# Test statistic help

#### toronto416

##### New Member
Hey guys, I'm having a tough time figuring out how to get the test statistic value from the table I was provided with.

1.) In a test of a new product for a form of cancer the following table resulted. The categories were “cancer free for five years yes-no” and “new treatment yes-no”.

Cancer free\ NT Yes No Total
Yes 60 90 150
No 40 10 50
Total 100 100 200

I'm not sure if the table is goin to stay formatted so it is easily readable, so I attached a .jpg image of the table.

All I'm looking to calculate here is the test statistic, I found the critical value as 3.84, because the degree of freedom is 1 at the 5% level.

Please, any help would be appreciated!

#### Dragan

##### Super Moderator
Hey guys, I'm having a tough time figuring out how to get the test statistic value from the table I was provided with.

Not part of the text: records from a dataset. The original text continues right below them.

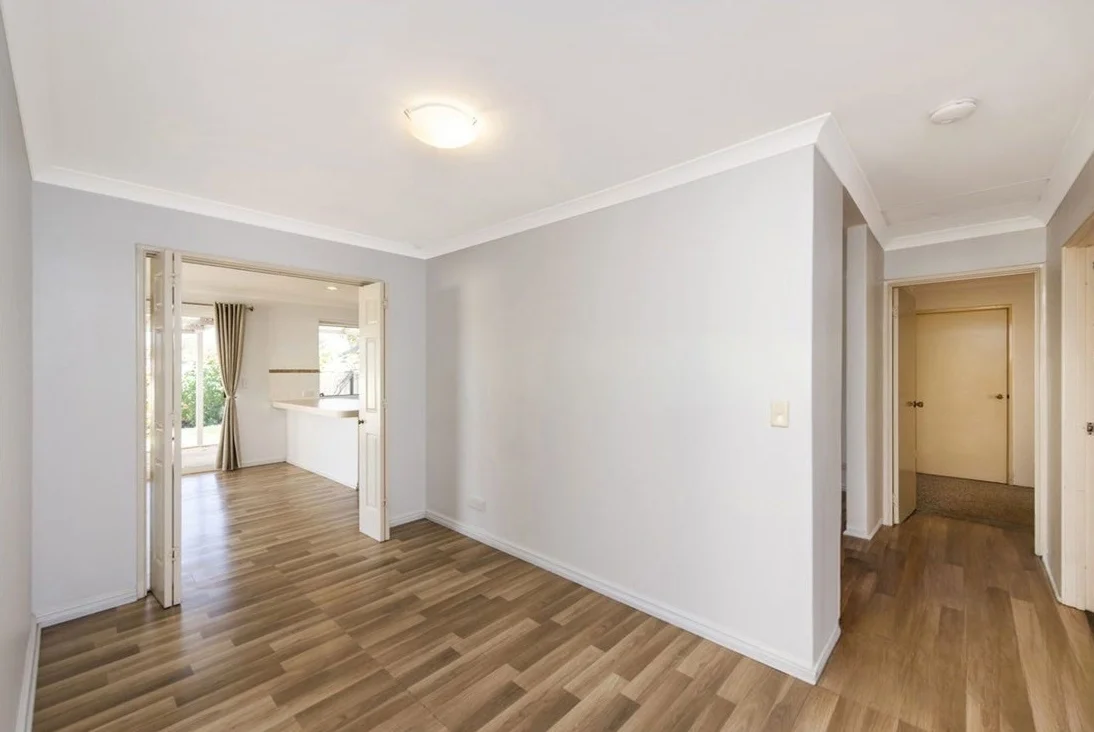 Additional image 10 of 27 Kangaroo Entrance, Stratton WA 6056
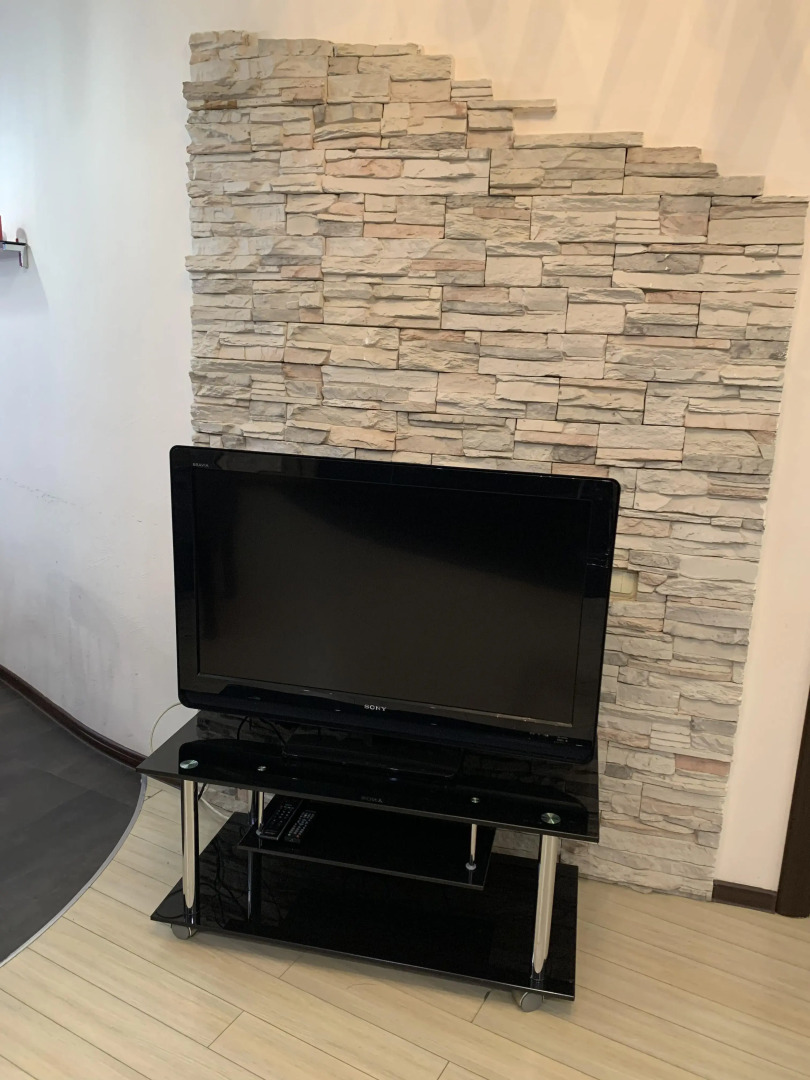 Квартира на улице Минской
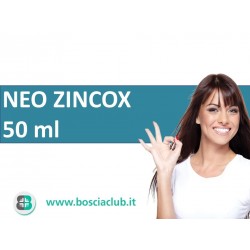 L. F. C. Italia Neo Zincox...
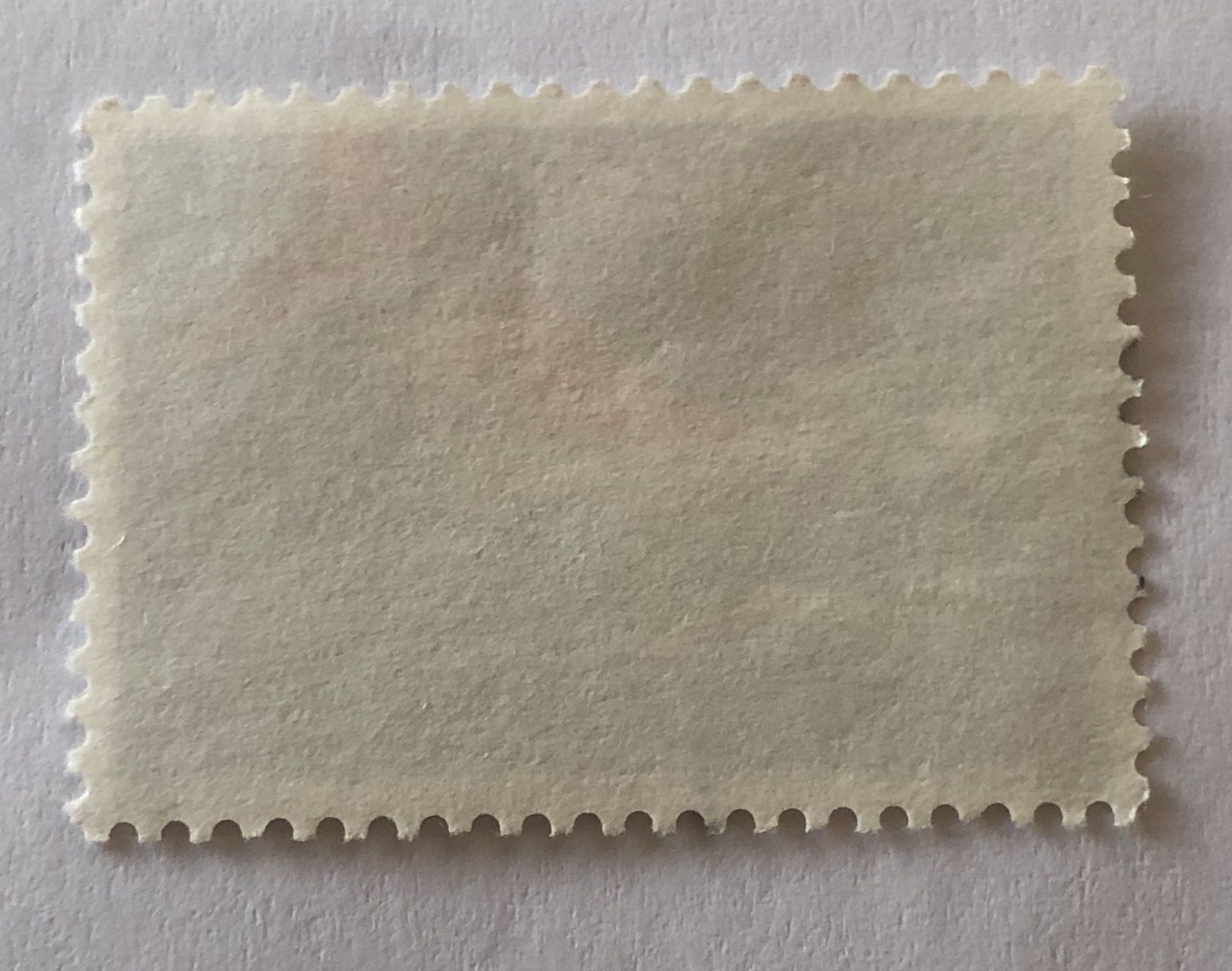 Alle Briefmarken: CH Briefmarken mit Stempelt    – Gebraucht aus Aarau von Billa007 1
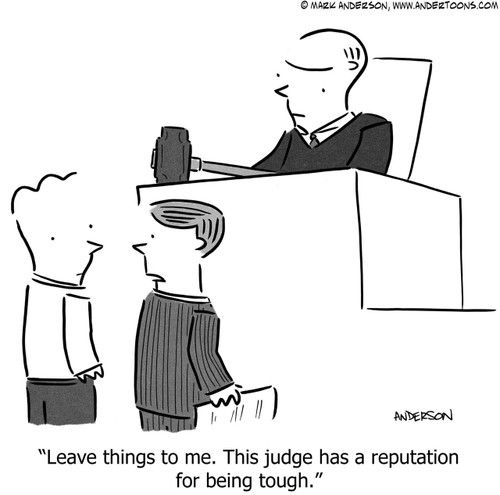 Patton Law Office, S.C. - Kenosha Positively
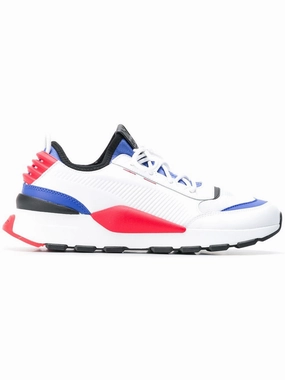 Asics Shoes Gel Kayano 29 Evolution RS-0 SOUND sneakers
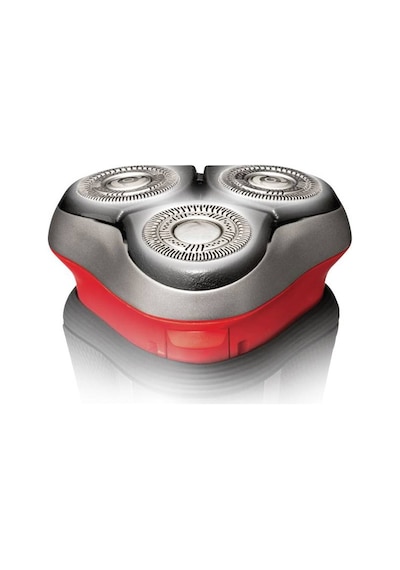 Remington R5000 Series Döner Bıçaklı Tıraş makinesi Remington R5000 Series Döner Bıçaklı Tıraş makinesi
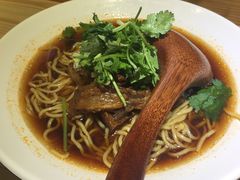 -厝内小眷村(天河南一路店)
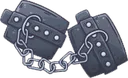 lcuffs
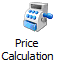 mceclip0.png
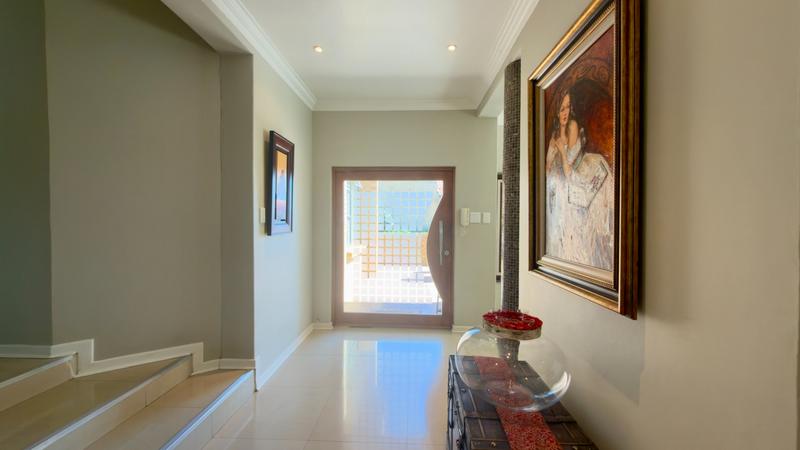 5 Bedroom Property for Sale in Pentagon Park Free State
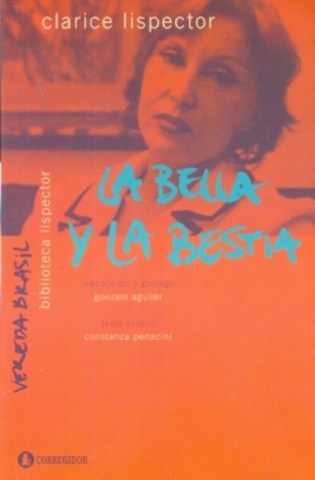La-Bella-bestia-9789500520546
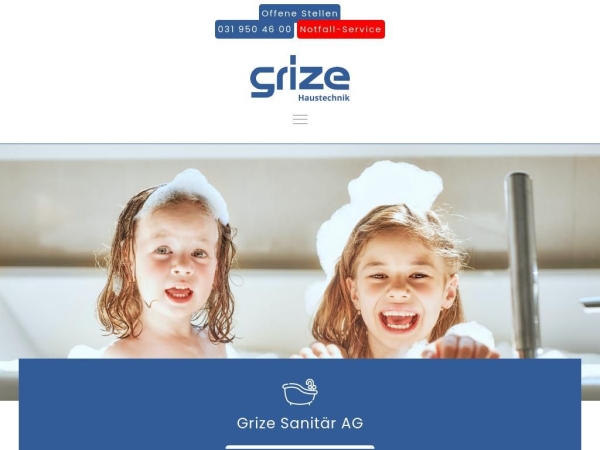 grize.ch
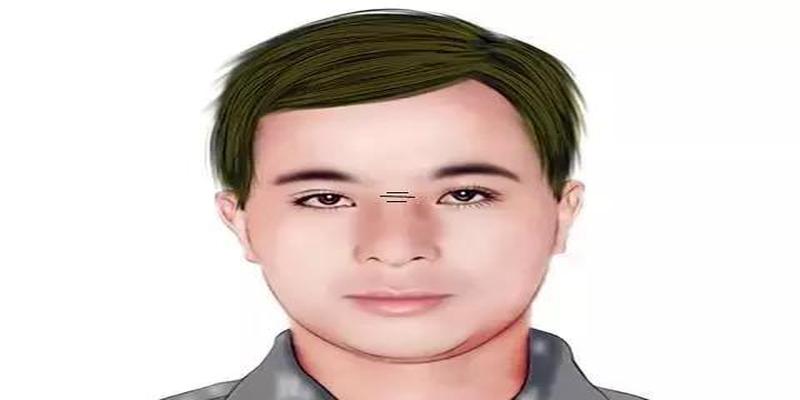 面相教你看人法宝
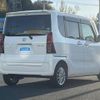 daihatsu tanto 2020 quick_quick_6BA-LA650S_LA650S-0107760 image 3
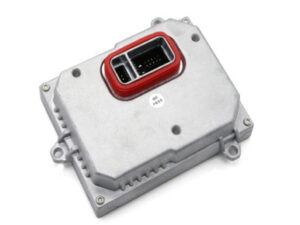 Eftermarknadsballast motsv AL 1307329293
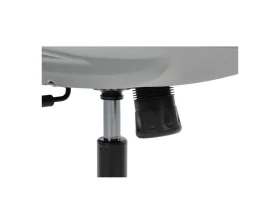 Кресло RV ДИЗАЙН Миро / Miro (6249A-HS) images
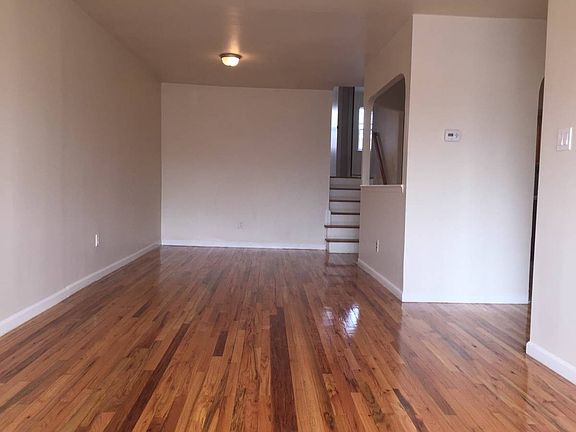 4th image of 7207 Royce Pl #3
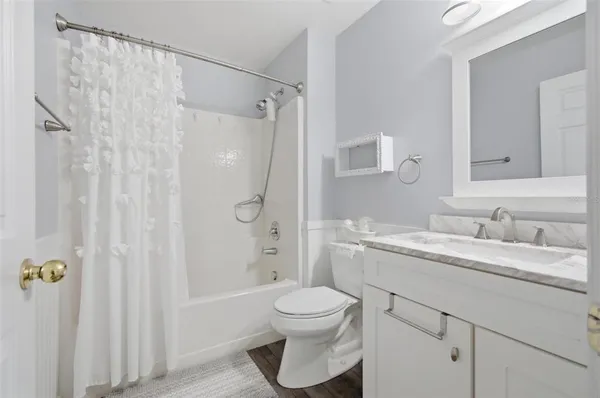 $675,000 | 13 Slowdrift, Palm Coast, FL 32164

1.) In a test of a new product for a form of cancer the following table resulted. The categories were “cancer free for five years yes-no” and “new treatment yes-no”.

Cancer free\ NT Yes No Total
Yes 60 90 150
No 40 10 50
Total 100 100 200

I'm not sure if the table is goin to stay formatted so it is easily readable, so I attached a .jpg image of the table.

All I'm looking to calculate here is the test statistic, I found the critical value as 3.84, because the degree of freedom is 1 at the 5% level.

Please, any help would be appreciated!
The statistic you want to compute is a Pearson Chi-Square test (X^2) of independence on 1df where the critical value is 3.84 as you state.

X^2 = Sum [ (O-E)^2 / E ]

where O's are you observations in your (4) cells. The E's are the expected frequencies assuming two variables are independent.

You determine the E's cells by multiplying the cell's associated Row and Column totals and then dividing this product by the total sample size. For example, E11 is 150*100 / 200 = 75. Do this for the other 3 cells.

Thus,

X^2 = (60 - 75)^2 / 75 + (90 - 75)^2 / 75 +
(40 - 25)^2 / 25 + (10 - 25)^2 / 25 = 24.00.

Hence, Reject the null hypothesis that the two variables are independent because X^2=24.00>3.84.